Jean-Pierre Saw – La Nouvelle Société helvétique, fondée par Gonzague de Reynold en 1914, accueillait jeudi 10 octobre l’ancien ambassadeur Georges Martin. Dans cette deuxième partie, nous rapportons ses propos concernant plus directement la Suisse.

La neutralité suisse a été remise en question depuis l’invasion de l’Ukraine par la Russie en 2022. Pourquoi ? Parce que, pour des raisons que l’Histoire révélera, certains Conseillers fédéraux ont choisi de s’aligner sur les USA et de rejeter la Charte des Nations unies pour la remplacer par le «rules based order» (1). En réalité, ces règles sont celles dictées par les Etats-Unis au cas par cas. Ces derniers décident de quand et où ses alliés peuvent faire la guerre. La notion schizophrène de «neutralité coopérative» n’a pas de sens, car la neutralité ne peut être qu’absolue, dans son principe en tout cas. Mais la Suisse veut faire figure de bon élève (le zèle du converti) et figure ainsi au deuxième rang des pays appliquant le plus de sanctions contre la Russie.
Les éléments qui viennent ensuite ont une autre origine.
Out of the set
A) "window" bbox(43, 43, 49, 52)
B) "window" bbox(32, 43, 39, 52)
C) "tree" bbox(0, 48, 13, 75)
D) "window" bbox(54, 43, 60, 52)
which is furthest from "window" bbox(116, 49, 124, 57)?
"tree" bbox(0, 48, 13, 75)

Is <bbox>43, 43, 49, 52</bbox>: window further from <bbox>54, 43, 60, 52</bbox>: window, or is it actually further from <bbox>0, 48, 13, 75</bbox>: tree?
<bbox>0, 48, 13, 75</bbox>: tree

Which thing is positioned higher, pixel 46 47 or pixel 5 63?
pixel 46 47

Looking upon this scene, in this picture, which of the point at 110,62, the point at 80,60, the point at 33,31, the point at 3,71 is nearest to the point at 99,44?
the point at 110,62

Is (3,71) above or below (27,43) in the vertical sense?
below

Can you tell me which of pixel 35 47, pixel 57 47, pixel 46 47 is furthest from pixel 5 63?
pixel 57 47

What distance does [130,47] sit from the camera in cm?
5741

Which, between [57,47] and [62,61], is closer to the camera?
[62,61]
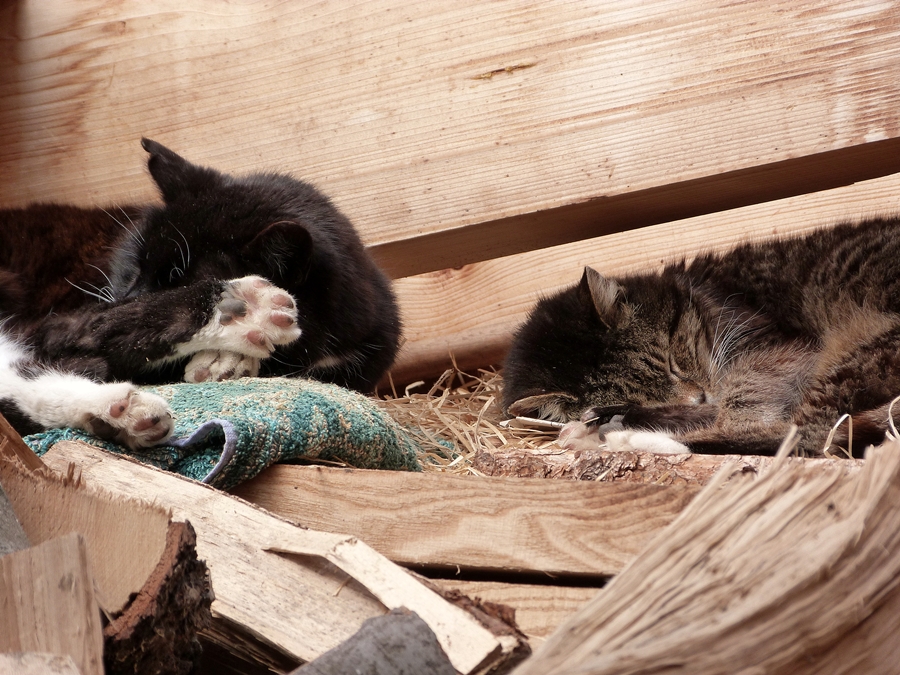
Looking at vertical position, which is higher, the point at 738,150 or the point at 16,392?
the point at 738,150

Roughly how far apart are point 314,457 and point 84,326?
2.83 feet

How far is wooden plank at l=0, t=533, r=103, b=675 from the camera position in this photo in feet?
3.53

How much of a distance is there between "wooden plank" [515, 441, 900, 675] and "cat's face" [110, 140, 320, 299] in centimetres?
169

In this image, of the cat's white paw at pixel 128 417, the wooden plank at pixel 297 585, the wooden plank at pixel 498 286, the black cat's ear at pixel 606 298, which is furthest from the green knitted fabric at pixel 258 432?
the wooden plank at pixel 498 286

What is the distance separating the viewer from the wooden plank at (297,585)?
122 centimetres

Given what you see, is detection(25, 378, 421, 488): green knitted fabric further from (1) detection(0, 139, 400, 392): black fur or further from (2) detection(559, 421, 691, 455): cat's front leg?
(2) detection(559, 421, 691, 455): cat's front leg

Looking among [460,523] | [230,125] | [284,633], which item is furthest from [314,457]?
[230,125]

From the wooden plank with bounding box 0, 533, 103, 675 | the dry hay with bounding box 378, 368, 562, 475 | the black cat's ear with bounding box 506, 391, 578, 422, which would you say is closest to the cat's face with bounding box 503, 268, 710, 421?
the black cat's ear with bounding box 506, 391, 578, 422

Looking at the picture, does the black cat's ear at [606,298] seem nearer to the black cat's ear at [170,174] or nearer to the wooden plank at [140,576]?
the black cat's ear at [170,174]

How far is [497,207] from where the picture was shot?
2.97 m

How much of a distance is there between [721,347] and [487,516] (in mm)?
1845

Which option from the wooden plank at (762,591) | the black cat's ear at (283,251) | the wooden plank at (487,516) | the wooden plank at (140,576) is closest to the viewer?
the wooden plank at (762,591)

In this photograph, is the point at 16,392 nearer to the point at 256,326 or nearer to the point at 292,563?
the point at 256,326

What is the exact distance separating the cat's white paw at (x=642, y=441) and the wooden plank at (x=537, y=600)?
1.10 m
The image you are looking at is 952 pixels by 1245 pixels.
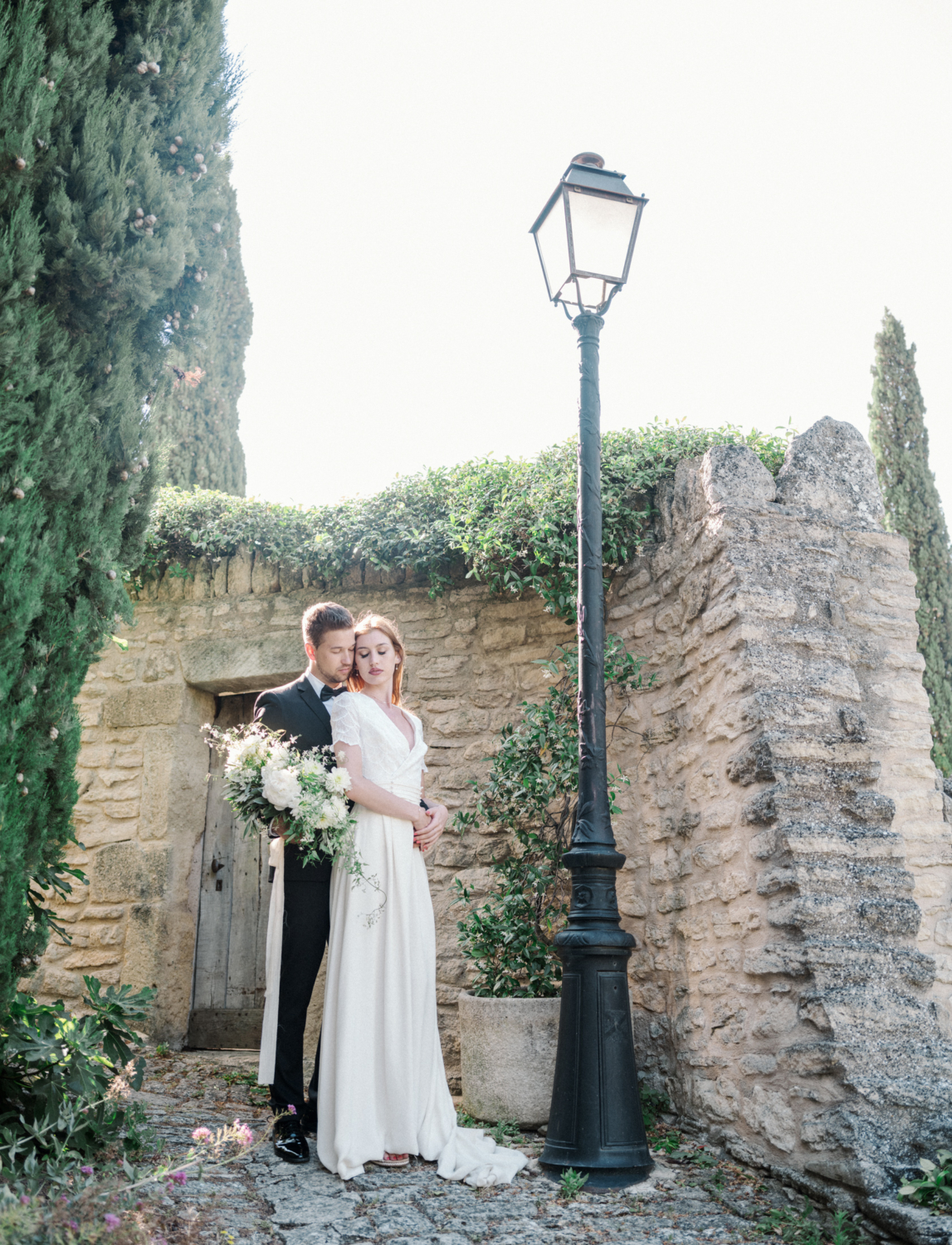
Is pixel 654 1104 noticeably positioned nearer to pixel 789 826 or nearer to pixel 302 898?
pixel 789 826

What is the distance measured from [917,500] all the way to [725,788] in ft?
25.7

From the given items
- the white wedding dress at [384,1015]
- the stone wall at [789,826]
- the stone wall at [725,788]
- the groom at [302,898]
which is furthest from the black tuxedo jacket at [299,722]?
the stone wall at [789,826]

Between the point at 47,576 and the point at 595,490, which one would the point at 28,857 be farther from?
the point at 595,490

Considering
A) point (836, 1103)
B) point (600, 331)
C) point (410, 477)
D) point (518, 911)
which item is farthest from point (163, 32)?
point (836, 1103)

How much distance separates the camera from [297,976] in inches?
133

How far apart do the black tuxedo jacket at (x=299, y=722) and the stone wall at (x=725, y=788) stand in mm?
1396

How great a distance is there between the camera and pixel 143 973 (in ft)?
16.4

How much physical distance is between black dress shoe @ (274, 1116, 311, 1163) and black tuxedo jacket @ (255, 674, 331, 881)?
0.84 m

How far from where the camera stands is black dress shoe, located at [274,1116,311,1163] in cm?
314

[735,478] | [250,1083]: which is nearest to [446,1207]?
[250,1083]

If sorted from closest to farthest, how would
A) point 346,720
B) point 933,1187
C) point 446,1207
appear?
1. point 933,1187
2. point 446,1207
3. point 346,720

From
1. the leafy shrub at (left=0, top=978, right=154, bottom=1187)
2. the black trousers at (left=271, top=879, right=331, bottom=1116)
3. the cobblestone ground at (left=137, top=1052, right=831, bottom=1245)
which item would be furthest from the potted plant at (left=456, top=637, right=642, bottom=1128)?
the leafy shrub at (left=0, top=978, right=154, bottom=1187)

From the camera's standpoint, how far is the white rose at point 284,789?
3.19 metres

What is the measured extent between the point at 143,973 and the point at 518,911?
7.29 feet
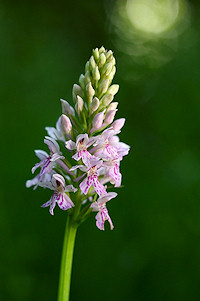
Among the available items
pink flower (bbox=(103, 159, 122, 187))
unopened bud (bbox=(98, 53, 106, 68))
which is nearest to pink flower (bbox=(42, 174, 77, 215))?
pink flower (bbox=(103, 159, 122, 187))

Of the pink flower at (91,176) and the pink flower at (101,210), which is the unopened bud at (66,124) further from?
the pink flower at (101,210)

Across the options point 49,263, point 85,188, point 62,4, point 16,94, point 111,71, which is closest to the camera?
point 85,188

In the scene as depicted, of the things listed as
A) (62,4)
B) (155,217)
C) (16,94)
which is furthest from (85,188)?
(62,4)

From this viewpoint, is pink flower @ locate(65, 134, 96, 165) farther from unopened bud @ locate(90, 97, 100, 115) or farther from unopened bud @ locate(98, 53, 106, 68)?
unopened bud @ locate(98, 53, 106, 68)

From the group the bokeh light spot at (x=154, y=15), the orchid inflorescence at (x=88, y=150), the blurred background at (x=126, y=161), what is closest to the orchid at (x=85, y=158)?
the orchid inflorescence at (x=88, y=150)

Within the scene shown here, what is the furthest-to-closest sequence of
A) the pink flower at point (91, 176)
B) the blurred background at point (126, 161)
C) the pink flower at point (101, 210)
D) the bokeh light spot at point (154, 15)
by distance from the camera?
the bokeh light spot at point (154, 15) < the blurred background at point (126, 161) < the pink flower at point (101, 210) < the pink flower at point (91, 176)

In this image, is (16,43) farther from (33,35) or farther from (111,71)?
(111,71)

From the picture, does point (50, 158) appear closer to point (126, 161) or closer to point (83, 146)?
point (83, 146)
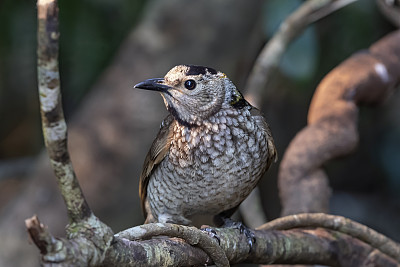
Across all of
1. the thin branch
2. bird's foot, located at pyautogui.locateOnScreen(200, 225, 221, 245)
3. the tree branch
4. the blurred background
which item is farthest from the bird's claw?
the tree branch

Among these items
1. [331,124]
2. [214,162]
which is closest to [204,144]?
[214,162]

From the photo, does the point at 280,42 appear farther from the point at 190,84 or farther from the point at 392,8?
the point at 190,84

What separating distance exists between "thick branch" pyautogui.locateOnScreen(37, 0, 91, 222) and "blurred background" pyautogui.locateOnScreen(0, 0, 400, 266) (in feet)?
9.21

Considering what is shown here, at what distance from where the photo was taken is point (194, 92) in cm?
244

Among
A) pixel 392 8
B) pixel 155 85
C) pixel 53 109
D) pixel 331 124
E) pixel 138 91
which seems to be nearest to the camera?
pixel 53 109

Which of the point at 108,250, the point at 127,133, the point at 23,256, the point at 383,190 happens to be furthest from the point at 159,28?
the point at 108,250

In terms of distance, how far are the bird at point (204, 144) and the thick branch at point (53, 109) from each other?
38.5 inches

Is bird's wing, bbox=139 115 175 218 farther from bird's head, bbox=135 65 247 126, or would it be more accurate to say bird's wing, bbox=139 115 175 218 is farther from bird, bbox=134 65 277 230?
bird's head, bbox=135 65 247 126

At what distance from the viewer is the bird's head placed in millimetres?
2404

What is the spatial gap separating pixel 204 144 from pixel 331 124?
3.49 feet

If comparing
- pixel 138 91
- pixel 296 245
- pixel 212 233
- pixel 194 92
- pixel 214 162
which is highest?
pixel 138 91

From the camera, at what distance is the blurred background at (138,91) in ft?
13.8

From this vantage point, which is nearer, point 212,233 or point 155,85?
point 212,233

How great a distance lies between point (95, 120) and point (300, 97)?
1827mm
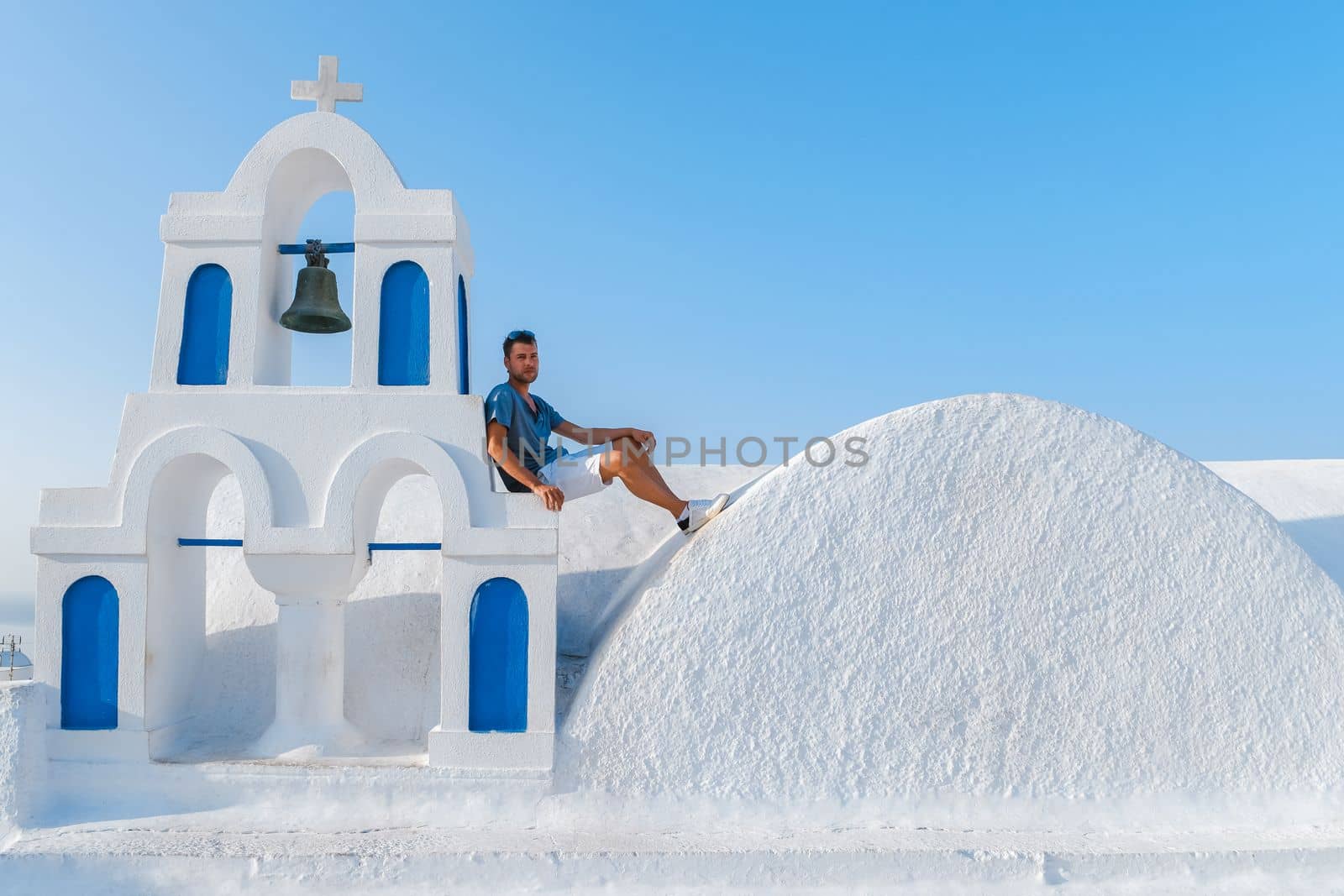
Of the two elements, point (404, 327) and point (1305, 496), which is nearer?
point (404, 327)

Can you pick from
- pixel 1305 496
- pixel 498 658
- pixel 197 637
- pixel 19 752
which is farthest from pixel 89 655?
pixel 1305 496

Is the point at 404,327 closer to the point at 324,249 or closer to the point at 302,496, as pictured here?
the point at 324,249

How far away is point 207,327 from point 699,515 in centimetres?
314

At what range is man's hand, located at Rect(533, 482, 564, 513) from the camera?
5.18m

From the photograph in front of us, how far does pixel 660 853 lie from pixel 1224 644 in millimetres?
3399

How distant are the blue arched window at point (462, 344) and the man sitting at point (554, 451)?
8.6 inches

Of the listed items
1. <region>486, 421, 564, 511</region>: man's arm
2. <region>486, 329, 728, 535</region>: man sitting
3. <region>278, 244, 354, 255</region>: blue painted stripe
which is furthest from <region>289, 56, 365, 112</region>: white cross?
<region>486, 421, 564, 511</region>: man's arm

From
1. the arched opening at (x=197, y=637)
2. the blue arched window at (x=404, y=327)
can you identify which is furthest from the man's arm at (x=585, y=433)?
the arched opening at (x=197, y=637)

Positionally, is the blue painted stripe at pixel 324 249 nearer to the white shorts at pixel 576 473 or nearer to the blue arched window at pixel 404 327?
the blue arched window at pixel 404 327

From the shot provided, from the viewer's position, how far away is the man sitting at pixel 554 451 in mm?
5430

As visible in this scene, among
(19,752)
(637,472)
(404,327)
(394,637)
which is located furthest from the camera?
(394,637)

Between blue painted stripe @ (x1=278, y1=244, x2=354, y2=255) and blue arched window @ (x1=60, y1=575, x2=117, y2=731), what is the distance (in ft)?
7.20

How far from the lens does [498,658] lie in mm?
5223

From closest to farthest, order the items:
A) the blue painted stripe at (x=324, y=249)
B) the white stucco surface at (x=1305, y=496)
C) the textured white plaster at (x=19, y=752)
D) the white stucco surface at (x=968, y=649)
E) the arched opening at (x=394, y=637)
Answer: the textured white plaster at (x=19, y=752) < the white stucco surface at (x=968, y=649) < the blue painted stripe at (x=324, y=249) < the arched opening at (x=394, y=637) < the white stucco surface at (x=1305, y=496)
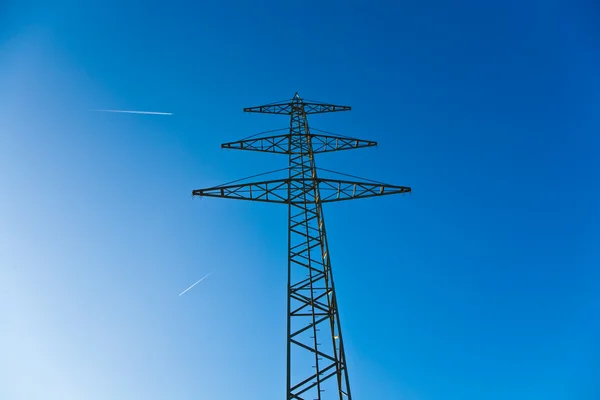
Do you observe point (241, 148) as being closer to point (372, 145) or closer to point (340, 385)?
point (372, 145)

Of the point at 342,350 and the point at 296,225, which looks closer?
the point at 342,350

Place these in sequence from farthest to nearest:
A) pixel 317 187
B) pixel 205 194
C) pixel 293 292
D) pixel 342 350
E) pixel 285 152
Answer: pixel 285 152 → pixel 317 187 → pixel 205 194 → pixel 293 292 → pixel 342 350

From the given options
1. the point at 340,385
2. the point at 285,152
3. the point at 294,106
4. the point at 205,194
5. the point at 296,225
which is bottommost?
the point at 340,385

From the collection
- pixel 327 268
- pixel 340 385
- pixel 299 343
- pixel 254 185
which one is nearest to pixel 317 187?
pixel 254 185

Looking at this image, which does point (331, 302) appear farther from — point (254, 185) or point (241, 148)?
point (241, 148)

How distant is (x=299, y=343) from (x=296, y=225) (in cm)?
412

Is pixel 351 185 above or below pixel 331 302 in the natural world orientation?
above

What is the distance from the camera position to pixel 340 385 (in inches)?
322

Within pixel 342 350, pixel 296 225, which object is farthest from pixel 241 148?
pixel 342 350

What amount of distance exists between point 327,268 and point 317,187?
322 cm

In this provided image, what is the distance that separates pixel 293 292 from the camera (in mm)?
9586

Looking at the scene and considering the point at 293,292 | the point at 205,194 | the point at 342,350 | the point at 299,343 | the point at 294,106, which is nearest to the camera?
the point at 342,350

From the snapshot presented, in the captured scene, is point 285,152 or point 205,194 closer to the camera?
point 205,194

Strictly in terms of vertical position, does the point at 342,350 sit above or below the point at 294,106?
below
Ce parti pris consacre l’établissement d’un monde binaire, réparti entre l’Empire du Bien et le camp du Mal (absolu, lui), dans lequel il n’y a plus de place pour la neutralité. Neutralité 21 (2) signifie en fait l’alignement sur l’OTAN ; or nous n’avons rien à y gagner (pas de menace directe) et tout à perdre (notre rôle particulier). Et il en va de même du reste du monde qui a besoin de plates-forme de discussion d’autant plus urgemment que le Conseil de sécurité de l’ONU est paralysé à long terme.

Par sa nouvelle posture, la Suisse se renie à tous points de vue, puisqu’elle n’ose par exemple plus invoquer le droit humanitaire, et qu’elle justifie au contraire les actions israéliennes par l’auto-défense. La pente est glissante et les mots peinent à s’accorder avec les actions lorsqu’on parle de paix dans le déni et le mensonge. Depuis bientôt trois ans, la Suisse a voulu jouer dans la cour de grands, mais s’est en fait ridiculisée. Malgré nos politesses, l’Union européenne ne souhaite même pas entrer en matière sur la clause de sauvegarde (3) dans ses négociations avec la Suisse.

Pour la suite, il reste deux options

  1. L’alignement derrière Neutralité 21, sachant que les politiques, généraux et diplomates de notre pays, seraient ravis de participer à de grands raouts militaires mondiaux qui leur donneraient une certaine visibilité internationale, à l’image du Secrétaire d’État à la sécurité (SEPO), otanien convaincu ;
  2. L’adoption de l’Initiative sur la neutralité, qui remet l’église au milieu du village et définit notre neutralité comme «perpétuelle et armée» (4). Monsieur Martin a décidé de se consacrer à cette cause.
    Pourquoi la neutralité reste-t-elle si importante, alors que nos voisins ne se font plus la guerre ? Précisément parce que tout rapprochement de l’OTAN nous impliquerait dans des guerres qui ne nous concernent pas. Dans les circonstances actuelles, la tentative américaine de resserrer les rangs correspond à une volonté de conjurer leur déclin face à l’émergence des BRICS. L’ambassadeur souhaite une neutralité qui ne soit pas muette, mais continue de rappeler le droit international, le droit humanitaire et la paix : ce qu’il appelle une «neutralité de valeurs». L’ouvrage qu’il vient de publier se veut un «plaidoyer pour une Suisse neutre, active et respectée». (5)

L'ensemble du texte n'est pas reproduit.